_Assigned task 1_: Which modules and functions does the cell under "Import Libraries" in the cherry-leaf modelling notebook import?
_Assigned task 2_: Can you give the stretch from "## Comments |" through "detailed PDF report." of the cherry-leaf modelling notebook again, swapping "overfitting" for "underfitting"?

_Passage for review_:
In [None]:
# Modelling and Evaluation

## Objectives

- Fulfill Business Requirement 2:
  - Develop a model to classify a cherry leaf as healthy or affected by powdery mildew.

## Inputs

- Image shape embeddings file (pickle format)
- Directory structure:
  ```bash
  ├── inputs 
  │       └── cherry-leaves
  │           ├── test
  │           │   ├── healthy
  │           │   └── powdery_mildew
  │           ├── train
  │           │   ├── healthy
  │           │   └── powdery_mildew
  │           └── validation
  │               ├── healthy
  │               └── powdery_mildew
  ```

## Outputs

- Data distribution visualizations for training, validation, and testing:
  - Bar chart for label distribution
  - Pie chart for dataset split
- Image augmentation samples per dataset split.
- Class indices for labeling predictions.
- Model summary and training configurations.
- Model training results and saved model file.
- Learning curves for model performance:
  - Model A - separate plots for accuracy and loss
  - Model B - complete training history visualization
  - Model C - comprehensive training history using Plotly
- Model evaluation metrics:
  - Accuracy score
  - ROC curve
  - Classification report for each model variation
- Confusion Matrix display.
- Save evaluation as a pickle file.
- Prediction testing on a random image.

## Comments | Insights | Conclusions

- Multiple visualizations are provided to support in-depth data analysis.
- The CNN model architecture aims to achieve high accuracy with minimal overfitting.
- Documentation on hyperparameter tuning is available in README.md and a detailed PDF report.

## Import Libraries

In [None]:
import os
import pandas as pd
import numpy as np
import matplotlib.pyplot as plt
import seaborn as sns
import tensorflow as tf
from matplotlib.image import imread

---

## Set Working Directory

In [None]:
cwd = os.getcwd()

In [None]:
os.chdir('/workspace/CI_PP5')
print("Working directory set to /workspace/CI_PP5")

In [None]:
work_dir = os.getcwd()
work_dir

## Set Input Directories

Define paths for train, validation, and test directories.

In [None]:
my_data_dir = 'inputs/cherry-leaves'
train_path = my_data_dir + '/train'
val_path = my_data_dir + '/validation'
test_path = my_data_dir + '/test'

## Set Output Directory

In [None]:
version = 'v1'
file_path = f'outputs/{version}'

if 'outputs' in os.listdir(work_dir) and version in os.listdir(work_dir + '/outputs'):
    print('Older version exists; consider creating a new version.')
else:
    os.makedirs(name=file_path)
    print(f"Output directory created: {file_path}")

## Define Image Labels

In [None]:
labels = os.listdir(train_path)
print('Image labels are:', labels)

## Load Image Shape

In [None]:
import joblib
version = 'v1'
image_shape = joblib.load(filename=f"outputs/{version}/image_shape.pkl")
image_shape

---

## Analyze Image Distribution

### Count Images in Each Set and Label Category

In [None]:
import plotly.express as px

df_freq = pd.DataFrame([])
for folder in ['train', 'test', 'validation']:
    for label in labels:
        df_freq = df_freq.append(
            pd.Series(data={'Set': folder,
                            'Label': label,
                            'Count': int(len(os.listdir(my_data_dir + '/' + folder + '/' + label)))}
                      ),
            ignore_index=True
        )

        print(
            f"* {folder} - {label}: {len(os.listdir(my_data_dir+'/'+ folder + '/' + label))} images")

print("\n")

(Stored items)
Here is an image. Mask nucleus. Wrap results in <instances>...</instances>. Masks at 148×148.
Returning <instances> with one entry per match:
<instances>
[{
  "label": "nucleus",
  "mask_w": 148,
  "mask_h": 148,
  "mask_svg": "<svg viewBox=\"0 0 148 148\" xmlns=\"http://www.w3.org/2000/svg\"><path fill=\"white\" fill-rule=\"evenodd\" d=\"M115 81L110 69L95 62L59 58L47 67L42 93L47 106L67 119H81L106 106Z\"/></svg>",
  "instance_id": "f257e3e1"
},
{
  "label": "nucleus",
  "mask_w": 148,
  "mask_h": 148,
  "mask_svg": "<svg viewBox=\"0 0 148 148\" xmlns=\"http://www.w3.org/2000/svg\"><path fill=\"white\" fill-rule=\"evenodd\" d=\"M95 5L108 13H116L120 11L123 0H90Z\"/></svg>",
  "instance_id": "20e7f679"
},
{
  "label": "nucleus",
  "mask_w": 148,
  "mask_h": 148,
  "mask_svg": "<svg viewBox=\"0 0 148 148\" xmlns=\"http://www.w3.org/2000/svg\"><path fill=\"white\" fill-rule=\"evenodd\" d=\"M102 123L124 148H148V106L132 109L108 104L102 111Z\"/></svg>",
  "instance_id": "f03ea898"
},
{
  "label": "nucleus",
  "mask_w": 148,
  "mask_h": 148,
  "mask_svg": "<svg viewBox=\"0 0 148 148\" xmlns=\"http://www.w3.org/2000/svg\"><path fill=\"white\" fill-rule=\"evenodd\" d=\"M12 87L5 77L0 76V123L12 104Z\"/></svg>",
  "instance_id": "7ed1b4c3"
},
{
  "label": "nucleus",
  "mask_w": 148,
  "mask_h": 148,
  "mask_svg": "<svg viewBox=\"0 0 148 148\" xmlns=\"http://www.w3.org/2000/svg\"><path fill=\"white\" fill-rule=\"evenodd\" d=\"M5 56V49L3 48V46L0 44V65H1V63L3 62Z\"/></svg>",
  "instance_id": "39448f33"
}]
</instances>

_Written reply 1_:
- os
- pandas (as pd)
- numpy (as np)
- matplotlib.pyplot (as plt)
- seaborn (as sns)
- tensorflow (as tf)
- imread from matplotlib.image

_Written reply 2_:
## Comments | Insights | Conclusions

- Multiple visualizations are provided to support in-depth data analysis.
- The CNN model architecture aims to achieve high accuracy with minimal underfitting.
- Documentation on hyperparameter tuning is available in README.md and a detailed PDF report.